OMAGGIO A PAGAFONE

 

L’insediamento di Pagafone risale alla fine del seicento. E’ in questo periodo che la Repubblica Veneta mostra nuovo interesse per lo sviluppo delle attività agropastorali di terra ferma e a questo periodo risalgono molte delle costruzioni  di Fuipiano



L’assetto urbanistico del nucleo di Pagafone era quello tipico dei piccoli insediamenti di montagna posti ai confini di un territorio. Ci si trova infatti all’estremo occidentale della Repubblica Veneta verso lo Stato di Milano.

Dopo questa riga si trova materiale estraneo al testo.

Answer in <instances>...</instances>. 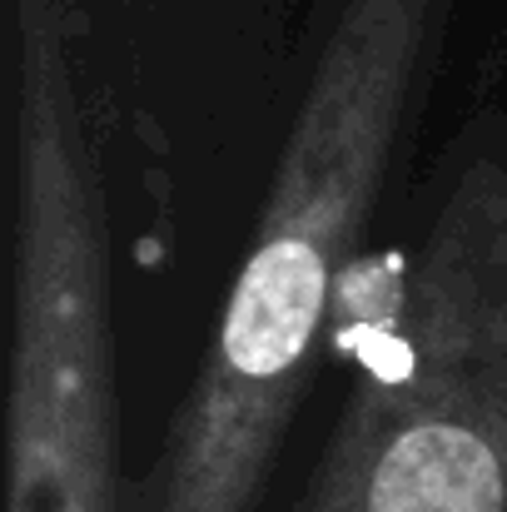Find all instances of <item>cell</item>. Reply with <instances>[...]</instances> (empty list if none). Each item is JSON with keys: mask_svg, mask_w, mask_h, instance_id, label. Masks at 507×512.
I'll return each instance as SVG.
<instances>
[{"mask_svg": "<svg viewBox=\"0 0 507 512\" xmlns=\"http://www.w3.org/2000/svg\"><path fill=\"white\" fill-rule=\"evenodd\" d=\"M453 0H334L249 259L169 423L145 512H259L373 239Z\"/></svg>", "mask_w": 507, "mask_h": 512, "instance_id": "1", "label": "cell"}, {"mask_svg": "<svg viewBox=\"0 0 507 512\" xmlns=\"http://www.w3.org/2000/svg\"><path fill=\"white\" fill-rule=\"evenodd\" d=\"M343 403L294 512H507V125L473 120L338 289Z\"/></svg>", "mask_w": 507, "mask_h": 512, "instance_id": "2", "label": "cell"}]
</instances>
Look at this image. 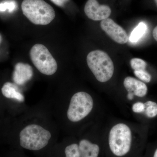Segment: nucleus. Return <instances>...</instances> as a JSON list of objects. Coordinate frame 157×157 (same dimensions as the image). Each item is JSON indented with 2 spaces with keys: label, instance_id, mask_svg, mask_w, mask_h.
I'll use <instances>...</instances> for the list:
<instances>
[{
  "label": "nucleus",
  "instance_id": "1",
  "mask_svg": "<svg viewBox=\"0 0 157 157\" xmlns=\"http://www.w3.org/2000/svg\"><path fill=\"white\" fill-rule=\"evenodd\" d=\"M107 148L113 157H129L134 151V136L132 129L124 123L114 125L109 130Z\"/></svg>",
  "mask_w": 157,
  "mask_h": 157
},
{
  "label": "nucleus",
  "instance_id": "2",
  "mask_svg": "<svg viewBox=\"0 0 157 157\" xmlns=\"http://www.w3.org/2000/svg\"><path fill=\"white\" fill-rule=\"evenodd\" d=\"M21 7L24 15L34 24L47 25L55 17L54 9L44 0H23Z\"/></svg>",
  "mask_w": 157,
  "mask_h": 157
},
{
  "label": "nucleus",
  "instance_id": "3",
  "mask_svg": "<svg viewBox=\"0 0 157 157\" xmlns=\"http://www.w3.org/2000/svg\"><path fill=\"white\" fill-rule=\"evenodd\" d=\"M51 138L50 132L36 124L29 125L19 134V144L21 147L38 151L48 146Z\"/></svg>",
  "mask_w": 157,
  "mask_h": 157
},
{
  "label": "nucleus",
  "instance_id": "4",
  "mask_svg": "<svg viewBox=\"0 0 157 157\" xmlns=\"http://www.w3.org/2000/svg\"><path fill=\"white\" fill-rule=\"evenodd\" d=\"M86 61L89 68L98 81L105 82L112 78L114 64L106 52L100 50L93 51L88 54Z\"/></svg>",
  "mask_w": 157,
  "mask_h": 157
},
{
  "label": "nucleus",
  "instance_id": "5",
  "mask_svg": "<svg viewBox=\"0 0 157 157\" xmlns=\"http://www.w3.org/2000/svg\"><path fill=\"white\" fill-rule=\"evenodd\" d=\"M94 101L90 95L85 92H78L73 95L67 110V117L73 122L79 121L90 113Z\"/></svg>",
  "mask_w": 157,
  "mask_h": 157
},
{
  "label": "nucleus",
  "instance_id": "6",
  "mask_svg": "<svg viewBox=\"0 0 157 157\" xmlns=\"http://www.w3.org/2000/svg\"><path fill=\"white\" fill-rule=\"evenodd\" d=\"M30 56L34 66L40 73L51 76L56 72V61L45 45L40 44L34 45L31 48Z\"/></svg>",
  "mask_w": 157,
  "mask_h": 157
},
{
  "label": "nucleus",
  "instance_id": "7",
  "mask_svg": "<svg viewBox=\"0 0 157 157\" xmlns=\"http://www.w3.org/2000/svg\"><path fill=\"white\" fill-rule=\"evenodd\" d=\"M101 26L111 39L119 44H124L128 41L129 37L126 32L111 18L101 21Z\"/></svg>",
  "mask_w": 157,
  "mask_h": 157
},
{
  "label": "nucleus",
  "instance_id": "8",
  "mask_svg": "<svg viewBox=\"0 0 157 157\" xmlns=\"http://www.w3.org/2000/svg\"><path fill=\"white\" fill-rule=\"evenodd\" d=\"M86 15L94 21H102L108 18L111 13L109 6L100 5L97 0H88L84 7Z\"/></svg>",
  "mask_w": 157,
  "mask_h": 157
},
{
  "label": "nucleus",
  "instance_id": "9",
  "mask_svg": "<svg viewBox=\"0 0 157 157\" xmlns=\"http://www.w3.org/2000/svg\"><path fill=\"white\" fill-rule=\"evenodd\" d=\"M33 75V68L28 64L17 63L14 67L13 79L16 84L22 85L30 80Z\"/></svg>",
  "mask_w": 157,
  "mask_h": 157
},
{
  "label": "nucleus",
  "instance_id": "10",
  "mask_svg": "<svg viewBox=\"0 0 157 157\" xmlns=\"http://www.w3.org/2000/svg\"><path fill=\"white\" fill-rule=\"evenodd\" d=\"M124 86L128 92L133 93L134 95L139 98H143L147 94V87L145 83L134 77H126Z\"/></svg>",
  "mask_w": 157,
  "mask_h": 157
},
{
  "label": "nucleus",
  "instance_id": "11",
  "mask_svg": "<svg viewBox=\"0 0 157 157\" xmlns=\"http://www.w3.org/2000/svg\"><path fill=\"white\" fill-rule=\"evenodd\" d=\"M78 145L80 157H100L101 147L98 144L83 139L79 141Z\"/></svg>",
  "mask_w": 157,
  "mask_h": 157
},
{
  "label": "nucleus",
  "instance_id": "12",
  "mask_svg": "<svg viewBox=\"0 0 157 157\" xmlns=\"http://www.w3.org/2000/svg\"><path fill=\"white\" fill-rule=\"evenodd\" d=\"M2 92L6 98L15 99L20 102L25 101L24 97L20 92L17 86L11 82H7L4 84L2 88Z\"/></svg>",
  "mask_w": 157,
  "mask_h": 157
},
{
  "label": "nucleus",
  "instance_id": "13",
  "mask_svg": "<svg viewBox=\"0 0 157 157\" xmlns=\"http://www.w3.org/2000/svg\"><path fill=\"white\" fill-rule=\"evenodd\" d=\"M147 29V26L143 22H140L133 30L130 35L129 38L130 42L132 43L137 42L144 35Z\"/></svg>",
  "mask_w": 157,
  "mask_h": 157
},
{
  "label": "nucleus",
  "instance_id": "14",
  "mask_svg": "<svg viewBox=\"0 0 157 157\" xmlns=\"http://www.w3.org/2000/svg\"><path fill=\"white\" fill-rule=\"evenodd\" d=\"M64 157H80L78 144L71 143L65 146Z\"/></svg>",
  "mask_w": 157,
  "mask_h": 157
},
{
  "label": "nucleus",
  "instance_id": "15",
  "mask_svg": "<svg viewBox=\"0 0 157 157\" xmlns=\"http://www.w3.org/2000/svg\"><path fill=\"white\" fill-rule=\"evenodd\" d=\"M144 113L149 118H153L157 115V104L152 101H147L144 103Z\"/></svg>",
  "mask_w": 157,
  "mask_h": 157
},
{
  "label": "nucleus",
  "instance_id": "16",
  "mask_svg": "<svg viewBox=\"0 0 157 157\" xmlns=\"http://www.w3.org/2000/svg\"><path fill=\"white\" fill-rule=\"evenodd\" d=\"M130 65L134 71L146 70L147 65L144 60L137 58L132 59L130 61Z\"/></svg>",
  "mask_w": 157,
  "mask_h": 157
},
{
  "label": "nucleus",
  "instance_id": "17",
  "mask_svg": "<svg viewBox=\"0 0 157 157\" xmlns=\"http://www.w3.org/2000/svg\"><path fill=\"white\" fill-rule=\"evenodd\" d=\"M134 73L137 78L144 82L148 83L151 80V75L146 70L134 71Z\"/></svg>",
  "mask_w": 157,
  "mask_h": 157
},
{
  "label": "nucleus",
  "instance_id": "18",
  "mask_svg": "<svg viewBox=\"0 0 157 157\" xmlns=\"http://www.w3.org/2000/svg\"><path fill=\"white\" fill-rule=\"evenodd\" d=\"M16 7V3L14 1L0 3V11H5L6 10H8L9 12H11L14 11Z\"/></svg>",
  "mask_w": 157,
  "mask_h": 157
},
{
  "label": "nucleus",
  "instance_id": "19",
  "mask_svg": "<svg viewBox=\"0 0 157 157\" xmlns=\"http://www.w3.org/2000/svg\"><path fill=\"white\" fill-rule=\"evenodd\" d=\"M132 110L135 113H141L144 112L145 105L144 103L137 102L133 104L132 106Z\"/></svg>",
  "mask_w": 157,
  "mask_h": 157
},
{
  "label": "nucleus",
  "instance_id": "20",
  "mask_svg": "<svg viewBox=\"0 0 157 157\" xmlns=\"http://www.w3.org/2000/svg\"><path fill=\"white\" fill-rule=\"evenodd\" d=\"M50 1L56 6L62 7L64 6L66 3L69 2L70 0H50Z\"/></svg>",
  "mask_w": 157,
  "mask_h": 157
},
{
  "label": "nucleus",
  "instance_id": "21",
  "mask_svg": "<svg viewBox=\"0 0 157 157\" xmlns=\"http://www.w3.org/2000/svg\"><path fill=\"white\" fill-rule=\"evenodd\" d=\"M134 94L133 93L128 92V95H127V98L129 101H132L134 98Z\"/></svg>",
  "mask_w": 157,
  "mask_h": 157
},
{
  "label": "nucleus",
  "instance_id": "22",
  "mask_svg": "<svg viewBox=\"0 0 157 157\" xmlns=\"http://www.w3.org/2000/svg\"><path fill=\"white\" fill-rule=\"evenodd\" d=\"M153 36L155 40L157 42V26L155 28L153 31Z\"/></svg>",
  "mask_w": 157,
  "mask_h": 157
},
{
  "label": "nucleus",
  "instance_id": "23",
  "mask_svg": "<svg viewBox=\"0 0 157 157\" xmlns=\"http://www.w3.org/2000/svg\"><path fill=\"white\" fill-rule=\"evenodd\" d=\"M153 157H157V149L155 151Z\"/></svg>",
  "mask_w": 157,
  "mask_h": 157
},
{
  "label": "nucleus",
  "instance_id": "24",
  "mask_svg": "<svg viewBox=\"0 0 157 157\" xmlns=\"http://www.w3.org/2000/svg\"><path fill=\"white\" fill-rule=\"evenodd\" d=\"M2 36H1V35H0V43H1V42H2Z\"/></svg>",
  "mask_w": 157,
  "mask_h": 157
},
{
  "label": "nucleus",
  "instance_id": "25",
  "mask_svg": "<svg viewBox=\"0 0 157 157\" xmlns=\"http://www.w3.org/2000/svg\"><path fill=\"white\" fill-rule=\"evenodd\" d=\"M155 3L156 5L157 6V0H154Z\"/></svg>",
  "mask_w": 157,
  "mask_h": 157
}]
</instances>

Per necessità di difesa, gli edifici si sviluppavano attorno ad uno spazio centrale, chiuso alle due estremità da massicci portoni. 



Sempre per motivi di sicurezza il passaggio da un piano all’altro era garantito da un ardito sistema di scale che consentiva di passare da una lobbia all’altra senza uscire.

All’esterno le stalle ed i fienili, oltre alla Chiesetta e ad un mulino. Era infatti ancora ben visibile un canale artificiale che convogliava verso il mulino l’acqua della valle.



Come nel resto della valle, gli edifici erano realizzati in pietra locale così come i tetti, coperti con le tipiche piode.